Summary / conclusion: This week’s S&P 500 earnings update was far more technical than desired, but I wanted readers to see that S&P 500 earnings estimates follow a typical pattern as we move closer to and then through the actual reporting period.

Readers will note that Q4 ’18 S&P 500 earnings results actually showed a far smaller increase of 1% than was typical the last 7 quarters. (The typical upside surprise for the S&P 500 over time 4, 12, and 20, quarters is usually 3%-6% with notable deviations for quarters like Q4, 2008 and then Q3, 1998, which was the LongTerm Capital crisis.)

S&P 500 Sectors

In my opinion, Q1 ’19 S&P 500 earnings revisions and the change in forward estimates will depend on Technology earnings (still the largest sector in the S&P 500 at 20% market cap, and the best performing sector YTD in 2019 thus far) and Financials, which as you can see, according to this Bespoke table from Thursday night’s “Sector Snapshot” is the 2nd worst performing sector in the first quarter of 2019, despite having earnings growth expectations that are still healthy.
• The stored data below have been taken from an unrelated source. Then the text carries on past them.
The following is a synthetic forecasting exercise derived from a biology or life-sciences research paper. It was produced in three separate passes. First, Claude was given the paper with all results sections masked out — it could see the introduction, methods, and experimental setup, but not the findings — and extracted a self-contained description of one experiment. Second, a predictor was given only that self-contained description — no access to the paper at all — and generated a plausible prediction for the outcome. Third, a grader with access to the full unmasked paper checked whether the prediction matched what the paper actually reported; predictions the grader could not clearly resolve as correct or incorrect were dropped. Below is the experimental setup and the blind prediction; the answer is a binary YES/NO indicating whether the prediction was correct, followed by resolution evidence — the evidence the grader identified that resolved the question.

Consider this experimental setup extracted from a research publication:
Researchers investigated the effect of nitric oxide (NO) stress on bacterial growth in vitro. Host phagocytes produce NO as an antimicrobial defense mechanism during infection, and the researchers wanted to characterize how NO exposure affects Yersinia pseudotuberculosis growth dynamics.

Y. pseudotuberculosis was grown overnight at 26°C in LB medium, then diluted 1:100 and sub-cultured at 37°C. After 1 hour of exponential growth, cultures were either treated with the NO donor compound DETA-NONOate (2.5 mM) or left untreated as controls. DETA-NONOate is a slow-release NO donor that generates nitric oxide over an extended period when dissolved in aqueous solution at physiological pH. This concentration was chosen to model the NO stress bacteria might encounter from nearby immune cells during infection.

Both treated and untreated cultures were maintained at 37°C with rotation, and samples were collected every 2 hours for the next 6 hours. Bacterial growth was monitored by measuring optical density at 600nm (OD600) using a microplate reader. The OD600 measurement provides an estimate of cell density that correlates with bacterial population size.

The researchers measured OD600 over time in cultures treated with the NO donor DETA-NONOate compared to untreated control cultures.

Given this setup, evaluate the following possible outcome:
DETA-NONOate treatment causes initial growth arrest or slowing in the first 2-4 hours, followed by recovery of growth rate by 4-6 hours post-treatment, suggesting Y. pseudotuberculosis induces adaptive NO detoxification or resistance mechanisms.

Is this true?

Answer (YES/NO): NO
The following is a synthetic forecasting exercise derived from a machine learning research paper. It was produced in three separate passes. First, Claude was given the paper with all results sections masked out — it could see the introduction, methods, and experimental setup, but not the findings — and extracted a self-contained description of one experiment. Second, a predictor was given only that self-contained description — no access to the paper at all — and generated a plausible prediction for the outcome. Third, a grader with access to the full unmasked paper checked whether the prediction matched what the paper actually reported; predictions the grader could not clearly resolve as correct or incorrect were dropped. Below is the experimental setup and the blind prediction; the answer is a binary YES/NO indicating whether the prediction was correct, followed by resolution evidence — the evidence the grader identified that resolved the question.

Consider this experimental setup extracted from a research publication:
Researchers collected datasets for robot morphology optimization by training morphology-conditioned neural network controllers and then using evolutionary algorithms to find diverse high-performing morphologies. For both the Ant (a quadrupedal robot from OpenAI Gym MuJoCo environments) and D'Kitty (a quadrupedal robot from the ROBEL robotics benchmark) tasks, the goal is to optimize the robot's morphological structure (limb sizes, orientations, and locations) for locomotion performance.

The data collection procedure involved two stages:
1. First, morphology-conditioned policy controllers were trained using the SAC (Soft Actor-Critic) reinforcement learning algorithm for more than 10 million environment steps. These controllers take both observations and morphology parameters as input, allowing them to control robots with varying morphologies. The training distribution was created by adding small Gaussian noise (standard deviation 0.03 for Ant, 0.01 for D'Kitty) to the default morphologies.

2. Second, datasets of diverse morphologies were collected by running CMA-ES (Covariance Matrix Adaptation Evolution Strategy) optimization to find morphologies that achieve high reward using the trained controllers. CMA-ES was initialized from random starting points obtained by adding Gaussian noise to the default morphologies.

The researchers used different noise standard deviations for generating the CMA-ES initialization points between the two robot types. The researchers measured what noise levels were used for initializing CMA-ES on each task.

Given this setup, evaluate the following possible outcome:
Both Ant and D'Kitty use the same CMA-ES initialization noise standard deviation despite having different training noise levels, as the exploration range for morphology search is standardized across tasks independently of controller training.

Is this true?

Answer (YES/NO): NO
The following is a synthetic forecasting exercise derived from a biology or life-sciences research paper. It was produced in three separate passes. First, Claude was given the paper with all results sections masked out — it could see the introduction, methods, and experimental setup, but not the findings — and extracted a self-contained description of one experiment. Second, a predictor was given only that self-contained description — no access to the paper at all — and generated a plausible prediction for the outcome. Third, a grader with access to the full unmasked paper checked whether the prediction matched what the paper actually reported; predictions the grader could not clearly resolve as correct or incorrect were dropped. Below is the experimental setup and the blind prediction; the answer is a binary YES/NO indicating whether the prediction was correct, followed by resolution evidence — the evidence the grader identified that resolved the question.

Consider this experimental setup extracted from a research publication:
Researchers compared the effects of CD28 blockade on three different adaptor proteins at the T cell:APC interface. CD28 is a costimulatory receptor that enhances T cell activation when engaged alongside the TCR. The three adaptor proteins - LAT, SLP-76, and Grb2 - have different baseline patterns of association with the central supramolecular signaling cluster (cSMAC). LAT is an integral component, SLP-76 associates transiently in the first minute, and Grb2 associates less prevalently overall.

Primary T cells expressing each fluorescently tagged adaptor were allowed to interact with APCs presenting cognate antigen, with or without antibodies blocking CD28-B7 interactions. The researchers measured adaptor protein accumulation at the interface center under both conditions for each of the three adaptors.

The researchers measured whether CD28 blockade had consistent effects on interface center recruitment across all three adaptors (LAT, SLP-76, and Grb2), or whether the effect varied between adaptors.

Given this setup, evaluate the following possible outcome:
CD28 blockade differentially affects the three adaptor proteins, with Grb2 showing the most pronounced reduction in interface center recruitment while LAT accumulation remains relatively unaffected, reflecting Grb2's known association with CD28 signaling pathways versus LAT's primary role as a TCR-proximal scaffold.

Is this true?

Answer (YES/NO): NO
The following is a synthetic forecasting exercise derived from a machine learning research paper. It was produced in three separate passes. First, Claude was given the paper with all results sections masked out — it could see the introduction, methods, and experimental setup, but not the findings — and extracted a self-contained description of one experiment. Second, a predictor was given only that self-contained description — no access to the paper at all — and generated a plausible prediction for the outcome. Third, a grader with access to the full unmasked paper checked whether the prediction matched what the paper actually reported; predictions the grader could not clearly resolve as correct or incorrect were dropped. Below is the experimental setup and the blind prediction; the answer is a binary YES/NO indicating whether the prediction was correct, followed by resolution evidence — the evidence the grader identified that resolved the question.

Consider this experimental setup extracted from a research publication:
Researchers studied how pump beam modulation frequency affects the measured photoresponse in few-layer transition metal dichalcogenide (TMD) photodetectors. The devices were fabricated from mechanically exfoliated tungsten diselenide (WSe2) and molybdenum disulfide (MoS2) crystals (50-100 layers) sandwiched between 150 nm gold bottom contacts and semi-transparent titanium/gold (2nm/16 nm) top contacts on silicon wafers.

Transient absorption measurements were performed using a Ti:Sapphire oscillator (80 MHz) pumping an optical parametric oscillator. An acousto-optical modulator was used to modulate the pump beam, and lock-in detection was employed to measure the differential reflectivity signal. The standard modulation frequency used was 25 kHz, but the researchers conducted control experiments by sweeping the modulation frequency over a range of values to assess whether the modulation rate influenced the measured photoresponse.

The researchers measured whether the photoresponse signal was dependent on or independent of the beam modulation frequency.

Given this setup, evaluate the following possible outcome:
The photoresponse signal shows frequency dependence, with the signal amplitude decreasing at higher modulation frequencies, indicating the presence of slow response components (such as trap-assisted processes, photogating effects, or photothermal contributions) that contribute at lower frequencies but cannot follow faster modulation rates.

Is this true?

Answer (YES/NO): NO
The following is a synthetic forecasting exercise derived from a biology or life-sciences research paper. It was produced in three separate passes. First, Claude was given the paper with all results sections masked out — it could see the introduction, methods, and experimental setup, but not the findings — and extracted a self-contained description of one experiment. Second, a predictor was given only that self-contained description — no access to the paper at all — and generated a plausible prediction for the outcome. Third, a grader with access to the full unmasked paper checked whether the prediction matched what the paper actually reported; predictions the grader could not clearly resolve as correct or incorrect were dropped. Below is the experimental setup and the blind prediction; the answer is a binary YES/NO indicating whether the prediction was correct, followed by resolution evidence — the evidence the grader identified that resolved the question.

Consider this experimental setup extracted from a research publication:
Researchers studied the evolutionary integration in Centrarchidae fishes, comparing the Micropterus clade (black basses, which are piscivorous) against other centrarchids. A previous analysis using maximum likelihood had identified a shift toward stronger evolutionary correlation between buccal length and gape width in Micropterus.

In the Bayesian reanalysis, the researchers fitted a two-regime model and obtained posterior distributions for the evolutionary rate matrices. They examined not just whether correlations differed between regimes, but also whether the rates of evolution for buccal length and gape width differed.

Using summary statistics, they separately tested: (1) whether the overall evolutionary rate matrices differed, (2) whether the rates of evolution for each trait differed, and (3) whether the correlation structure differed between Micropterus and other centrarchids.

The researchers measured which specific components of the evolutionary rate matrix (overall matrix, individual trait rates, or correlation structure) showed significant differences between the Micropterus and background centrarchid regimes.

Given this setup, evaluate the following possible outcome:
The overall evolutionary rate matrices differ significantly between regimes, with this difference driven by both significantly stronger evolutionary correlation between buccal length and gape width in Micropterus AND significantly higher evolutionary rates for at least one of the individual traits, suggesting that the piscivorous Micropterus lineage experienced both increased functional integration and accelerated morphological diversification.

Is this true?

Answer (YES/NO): NO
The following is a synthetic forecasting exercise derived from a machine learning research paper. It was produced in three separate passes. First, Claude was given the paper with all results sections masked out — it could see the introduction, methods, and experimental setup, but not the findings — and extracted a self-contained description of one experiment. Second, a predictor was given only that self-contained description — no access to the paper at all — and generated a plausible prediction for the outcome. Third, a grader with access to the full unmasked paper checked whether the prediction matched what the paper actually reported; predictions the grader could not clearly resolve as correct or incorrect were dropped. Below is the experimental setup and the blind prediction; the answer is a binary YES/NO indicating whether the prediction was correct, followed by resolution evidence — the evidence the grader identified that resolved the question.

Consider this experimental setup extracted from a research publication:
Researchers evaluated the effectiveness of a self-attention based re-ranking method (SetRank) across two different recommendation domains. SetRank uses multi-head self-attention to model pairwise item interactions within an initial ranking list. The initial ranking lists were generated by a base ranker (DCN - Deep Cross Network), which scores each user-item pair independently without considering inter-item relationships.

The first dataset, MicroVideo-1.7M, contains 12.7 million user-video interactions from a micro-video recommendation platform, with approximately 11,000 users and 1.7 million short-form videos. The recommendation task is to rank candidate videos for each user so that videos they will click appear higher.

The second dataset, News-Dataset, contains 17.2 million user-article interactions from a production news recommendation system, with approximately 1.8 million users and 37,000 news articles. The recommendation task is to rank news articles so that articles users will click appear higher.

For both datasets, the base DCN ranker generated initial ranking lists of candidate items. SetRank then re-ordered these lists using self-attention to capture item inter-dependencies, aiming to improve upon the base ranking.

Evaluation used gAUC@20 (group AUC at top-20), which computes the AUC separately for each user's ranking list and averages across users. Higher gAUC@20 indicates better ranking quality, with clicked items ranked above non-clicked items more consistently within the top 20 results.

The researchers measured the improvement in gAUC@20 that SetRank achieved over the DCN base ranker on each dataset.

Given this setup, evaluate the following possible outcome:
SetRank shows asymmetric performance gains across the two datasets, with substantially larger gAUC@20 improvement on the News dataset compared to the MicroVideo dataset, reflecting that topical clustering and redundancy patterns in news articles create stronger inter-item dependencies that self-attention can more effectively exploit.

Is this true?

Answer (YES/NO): NO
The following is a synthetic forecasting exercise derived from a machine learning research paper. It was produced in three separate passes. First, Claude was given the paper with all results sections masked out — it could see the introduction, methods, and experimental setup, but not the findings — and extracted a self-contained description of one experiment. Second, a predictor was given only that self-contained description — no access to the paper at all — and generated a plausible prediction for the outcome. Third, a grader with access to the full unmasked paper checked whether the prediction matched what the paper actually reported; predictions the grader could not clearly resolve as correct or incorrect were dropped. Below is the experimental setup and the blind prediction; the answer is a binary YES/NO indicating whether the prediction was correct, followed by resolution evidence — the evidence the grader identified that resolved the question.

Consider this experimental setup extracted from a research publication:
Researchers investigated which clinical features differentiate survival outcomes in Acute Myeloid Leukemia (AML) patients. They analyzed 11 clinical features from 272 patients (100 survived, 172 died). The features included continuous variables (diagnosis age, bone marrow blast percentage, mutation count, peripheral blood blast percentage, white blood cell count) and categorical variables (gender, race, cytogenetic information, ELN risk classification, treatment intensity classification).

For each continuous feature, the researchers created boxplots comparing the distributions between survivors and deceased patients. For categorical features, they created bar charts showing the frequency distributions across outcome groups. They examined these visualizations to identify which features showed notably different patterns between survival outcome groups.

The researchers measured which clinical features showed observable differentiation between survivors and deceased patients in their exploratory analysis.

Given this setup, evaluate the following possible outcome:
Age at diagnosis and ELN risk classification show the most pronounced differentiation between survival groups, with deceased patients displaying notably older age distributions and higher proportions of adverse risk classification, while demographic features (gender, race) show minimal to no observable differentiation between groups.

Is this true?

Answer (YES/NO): NO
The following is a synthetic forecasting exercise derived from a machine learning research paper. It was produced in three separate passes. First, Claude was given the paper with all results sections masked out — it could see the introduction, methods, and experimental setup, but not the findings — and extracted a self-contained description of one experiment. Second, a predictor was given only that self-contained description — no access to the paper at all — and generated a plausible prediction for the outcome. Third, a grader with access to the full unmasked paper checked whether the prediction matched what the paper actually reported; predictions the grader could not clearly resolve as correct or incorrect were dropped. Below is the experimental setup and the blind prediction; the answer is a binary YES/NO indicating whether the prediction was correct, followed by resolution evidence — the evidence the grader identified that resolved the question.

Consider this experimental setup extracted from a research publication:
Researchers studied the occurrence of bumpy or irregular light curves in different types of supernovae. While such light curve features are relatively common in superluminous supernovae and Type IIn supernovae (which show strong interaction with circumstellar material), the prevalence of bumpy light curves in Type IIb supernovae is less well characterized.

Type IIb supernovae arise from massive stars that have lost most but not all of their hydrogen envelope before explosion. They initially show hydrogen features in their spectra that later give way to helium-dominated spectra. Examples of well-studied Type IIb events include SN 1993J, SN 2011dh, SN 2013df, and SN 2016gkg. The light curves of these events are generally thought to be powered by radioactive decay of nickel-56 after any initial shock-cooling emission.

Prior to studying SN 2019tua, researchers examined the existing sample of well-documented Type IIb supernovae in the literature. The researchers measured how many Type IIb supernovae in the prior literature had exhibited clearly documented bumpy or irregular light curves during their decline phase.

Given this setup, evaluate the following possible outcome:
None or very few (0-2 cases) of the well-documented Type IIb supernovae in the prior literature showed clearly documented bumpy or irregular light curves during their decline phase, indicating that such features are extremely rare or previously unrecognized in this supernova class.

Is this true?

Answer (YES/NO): YES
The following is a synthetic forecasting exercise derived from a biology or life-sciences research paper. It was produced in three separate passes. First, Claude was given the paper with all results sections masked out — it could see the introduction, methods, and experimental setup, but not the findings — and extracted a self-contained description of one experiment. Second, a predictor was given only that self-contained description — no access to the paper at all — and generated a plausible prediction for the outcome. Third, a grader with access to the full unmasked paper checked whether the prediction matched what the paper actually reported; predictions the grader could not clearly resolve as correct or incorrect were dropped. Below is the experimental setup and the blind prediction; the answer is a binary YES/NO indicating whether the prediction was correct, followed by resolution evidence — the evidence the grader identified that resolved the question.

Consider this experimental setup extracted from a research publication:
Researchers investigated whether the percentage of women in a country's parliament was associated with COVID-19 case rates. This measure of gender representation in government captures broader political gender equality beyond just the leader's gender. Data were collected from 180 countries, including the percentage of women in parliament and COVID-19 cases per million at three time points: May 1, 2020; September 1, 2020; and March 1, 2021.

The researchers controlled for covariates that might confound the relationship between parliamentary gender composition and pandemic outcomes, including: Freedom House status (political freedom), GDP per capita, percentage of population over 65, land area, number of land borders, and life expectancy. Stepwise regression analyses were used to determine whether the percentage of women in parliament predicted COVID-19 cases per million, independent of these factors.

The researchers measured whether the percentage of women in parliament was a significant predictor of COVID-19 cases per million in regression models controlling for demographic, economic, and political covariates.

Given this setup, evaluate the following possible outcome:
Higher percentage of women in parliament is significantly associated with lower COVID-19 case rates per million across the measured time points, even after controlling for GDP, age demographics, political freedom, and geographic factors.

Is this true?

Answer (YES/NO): NO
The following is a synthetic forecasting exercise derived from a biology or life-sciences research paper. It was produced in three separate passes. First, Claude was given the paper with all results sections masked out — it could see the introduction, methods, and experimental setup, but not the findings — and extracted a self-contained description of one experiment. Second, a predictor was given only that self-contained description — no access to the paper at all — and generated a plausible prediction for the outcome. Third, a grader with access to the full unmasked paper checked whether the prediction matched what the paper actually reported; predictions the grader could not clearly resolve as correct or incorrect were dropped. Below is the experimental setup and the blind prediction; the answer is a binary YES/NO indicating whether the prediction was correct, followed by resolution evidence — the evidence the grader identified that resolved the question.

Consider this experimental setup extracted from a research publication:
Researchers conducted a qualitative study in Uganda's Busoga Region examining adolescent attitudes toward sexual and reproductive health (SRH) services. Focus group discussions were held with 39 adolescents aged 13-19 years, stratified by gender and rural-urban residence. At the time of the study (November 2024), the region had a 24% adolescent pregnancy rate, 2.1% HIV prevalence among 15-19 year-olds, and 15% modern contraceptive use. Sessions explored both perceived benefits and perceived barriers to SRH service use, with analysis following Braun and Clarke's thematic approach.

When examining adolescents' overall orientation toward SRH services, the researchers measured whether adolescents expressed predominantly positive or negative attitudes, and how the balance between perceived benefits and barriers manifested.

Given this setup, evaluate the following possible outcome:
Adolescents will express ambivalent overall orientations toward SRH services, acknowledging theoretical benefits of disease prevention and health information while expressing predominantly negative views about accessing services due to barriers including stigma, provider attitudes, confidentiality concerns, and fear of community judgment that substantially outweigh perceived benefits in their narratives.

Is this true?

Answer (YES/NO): NO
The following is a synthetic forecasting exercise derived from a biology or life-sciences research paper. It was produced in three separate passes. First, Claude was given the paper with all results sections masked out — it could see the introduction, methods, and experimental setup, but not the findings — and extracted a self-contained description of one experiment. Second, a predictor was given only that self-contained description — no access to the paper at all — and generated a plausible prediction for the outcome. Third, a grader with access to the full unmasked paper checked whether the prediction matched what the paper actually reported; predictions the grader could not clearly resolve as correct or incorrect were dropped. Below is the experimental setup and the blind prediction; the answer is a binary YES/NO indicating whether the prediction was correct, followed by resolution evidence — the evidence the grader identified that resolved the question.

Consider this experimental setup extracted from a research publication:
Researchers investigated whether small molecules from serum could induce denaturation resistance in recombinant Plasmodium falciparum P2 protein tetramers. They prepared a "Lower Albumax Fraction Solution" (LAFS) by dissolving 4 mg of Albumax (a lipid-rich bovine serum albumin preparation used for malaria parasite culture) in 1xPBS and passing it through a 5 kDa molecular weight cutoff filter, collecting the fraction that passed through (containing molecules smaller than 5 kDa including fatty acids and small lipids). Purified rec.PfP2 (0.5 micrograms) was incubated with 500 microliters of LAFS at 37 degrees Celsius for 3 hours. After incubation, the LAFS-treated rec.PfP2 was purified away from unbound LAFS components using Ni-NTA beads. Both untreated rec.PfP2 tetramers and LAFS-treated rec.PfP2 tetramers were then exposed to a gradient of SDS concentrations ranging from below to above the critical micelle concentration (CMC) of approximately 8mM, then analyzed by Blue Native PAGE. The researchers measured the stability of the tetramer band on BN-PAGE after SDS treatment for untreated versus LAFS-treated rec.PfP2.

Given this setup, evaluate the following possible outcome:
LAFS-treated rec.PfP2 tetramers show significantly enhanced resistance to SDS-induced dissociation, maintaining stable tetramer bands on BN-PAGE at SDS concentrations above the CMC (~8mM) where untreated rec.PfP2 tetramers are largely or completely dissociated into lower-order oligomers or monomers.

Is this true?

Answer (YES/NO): YES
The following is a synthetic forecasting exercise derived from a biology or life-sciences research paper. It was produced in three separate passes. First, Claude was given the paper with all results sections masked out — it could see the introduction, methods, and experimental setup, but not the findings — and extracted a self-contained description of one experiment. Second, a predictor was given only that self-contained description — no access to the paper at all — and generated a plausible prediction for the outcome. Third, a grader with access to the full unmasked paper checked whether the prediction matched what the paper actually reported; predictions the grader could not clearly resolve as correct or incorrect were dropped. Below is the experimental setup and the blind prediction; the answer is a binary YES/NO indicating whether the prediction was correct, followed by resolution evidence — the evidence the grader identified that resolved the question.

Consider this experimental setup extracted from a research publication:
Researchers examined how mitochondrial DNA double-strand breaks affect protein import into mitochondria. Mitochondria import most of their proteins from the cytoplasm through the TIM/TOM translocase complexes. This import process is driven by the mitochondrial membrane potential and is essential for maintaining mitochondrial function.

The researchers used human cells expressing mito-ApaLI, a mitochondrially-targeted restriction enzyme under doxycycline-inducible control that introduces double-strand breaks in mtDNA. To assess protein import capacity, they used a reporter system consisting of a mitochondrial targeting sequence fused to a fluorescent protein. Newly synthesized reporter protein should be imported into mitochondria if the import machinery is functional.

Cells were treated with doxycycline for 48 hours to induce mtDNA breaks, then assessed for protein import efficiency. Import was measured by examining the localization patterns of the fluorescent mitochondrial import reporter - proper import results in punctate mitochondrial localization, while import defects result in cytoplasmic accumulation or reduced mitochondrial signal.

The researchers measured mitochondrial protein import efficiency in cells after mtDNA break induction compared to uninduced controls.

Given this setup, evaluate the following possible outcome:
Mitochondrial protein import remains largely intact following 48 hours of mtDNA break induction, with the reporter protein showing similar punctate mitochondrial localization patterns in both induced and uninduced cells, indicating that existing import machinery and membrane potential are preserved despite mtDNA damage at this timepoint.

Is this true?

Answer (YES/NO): NO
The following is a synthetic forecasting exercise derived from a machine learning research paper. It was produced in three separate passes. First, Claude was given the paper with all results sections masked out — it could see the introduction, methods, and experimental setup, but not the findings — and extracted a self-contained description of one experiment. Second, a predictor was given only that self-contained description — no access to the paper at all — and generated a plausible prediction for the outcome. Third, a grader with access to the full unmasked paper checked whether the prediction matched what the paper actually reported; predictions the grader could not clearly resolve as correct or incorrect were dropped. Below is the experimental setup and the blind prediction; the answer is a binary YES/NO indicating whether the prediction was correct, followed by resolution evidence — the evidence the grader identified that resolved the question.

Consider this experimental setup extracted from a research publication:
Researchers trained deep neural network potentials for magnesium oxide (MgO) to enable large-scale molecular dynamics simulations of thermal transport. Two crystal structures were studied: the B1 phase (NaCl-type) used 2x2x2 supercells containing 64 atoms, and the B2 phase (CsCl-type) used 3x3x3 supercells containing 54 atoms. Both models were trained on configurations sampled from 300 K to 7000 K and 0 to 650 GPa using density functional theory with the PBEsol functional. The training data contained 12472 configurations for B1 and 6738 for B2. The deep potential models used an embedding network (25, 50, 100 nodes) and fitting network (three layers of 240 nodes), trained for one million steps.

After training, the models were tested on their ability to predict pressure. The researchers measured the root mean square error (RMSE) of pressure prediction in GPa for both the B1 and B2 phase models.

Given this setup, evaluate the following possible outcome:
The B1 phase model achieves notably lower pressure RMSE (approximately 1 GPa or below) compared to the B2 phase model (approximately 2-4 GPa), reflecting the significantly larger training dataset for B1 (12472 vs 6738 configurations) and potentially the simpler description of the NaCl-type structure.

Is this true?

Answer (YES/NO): NO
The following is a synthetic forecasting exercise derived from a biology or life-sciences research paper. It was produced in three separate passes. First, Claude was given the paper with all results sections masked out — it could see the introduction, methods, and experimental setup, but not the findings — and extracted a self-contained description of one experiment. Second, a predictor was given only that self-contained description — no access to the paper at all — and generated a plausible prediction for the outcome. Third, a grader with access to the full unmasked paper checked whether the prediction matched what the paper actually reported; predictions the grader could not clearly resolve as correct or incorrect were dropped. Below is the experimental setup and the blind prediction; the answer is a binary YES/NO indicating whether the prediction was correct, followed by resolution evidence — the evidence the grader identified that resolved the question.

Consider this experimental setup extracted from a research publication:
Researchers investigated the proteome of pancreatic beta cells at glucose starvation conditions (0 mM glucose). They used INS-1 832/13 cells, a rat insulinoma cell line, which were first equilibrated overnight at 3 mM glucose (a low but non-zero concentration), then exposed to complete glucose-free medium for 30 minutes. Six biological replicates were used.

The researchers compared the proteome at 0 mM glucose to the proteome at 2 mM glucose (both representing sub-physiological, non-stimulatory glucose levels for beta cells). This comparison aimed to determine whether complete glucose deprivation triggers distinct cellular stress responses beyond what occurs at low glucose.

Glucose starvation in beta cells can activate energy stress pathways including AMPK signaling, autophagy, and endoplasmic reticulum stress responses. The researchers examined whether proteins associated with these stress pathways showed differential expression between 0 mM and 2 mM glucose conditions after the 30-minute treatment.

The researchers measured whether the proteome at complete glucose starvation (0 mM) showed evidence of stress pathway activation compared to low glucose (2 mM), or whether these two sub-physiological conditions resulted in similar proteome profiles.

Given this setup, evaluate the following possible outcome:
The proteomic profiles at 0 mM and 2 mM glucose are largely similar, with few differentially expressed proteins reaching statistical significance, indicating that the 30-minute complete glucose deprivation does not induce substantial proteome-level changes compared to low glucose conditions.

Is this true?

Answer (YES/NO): NO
Tech and Financials comprise 1/3rd of the S&P 500’s market cap in just those two sectors.

Last week, we noted that we were watching the credit markets closely this past week as the quarter drew to a close, and corporate high-yield in particular acted well. The iShares iBoxx $ High Yield Corporate Bond (NYSE:HYG) has moved further above its 200-week moving average.

I expect that S&P 500 earnings y/y growth rates will gradually improve through 2019 despite tough compares vs 2018, although a weaker dollar would help. The dollar remains persistently strong and with 35%-40% of S&P 500 revenue being “non-U.S”, what the dollar does matters.

Take this all as one opinion and with a healthy degree of skepticism.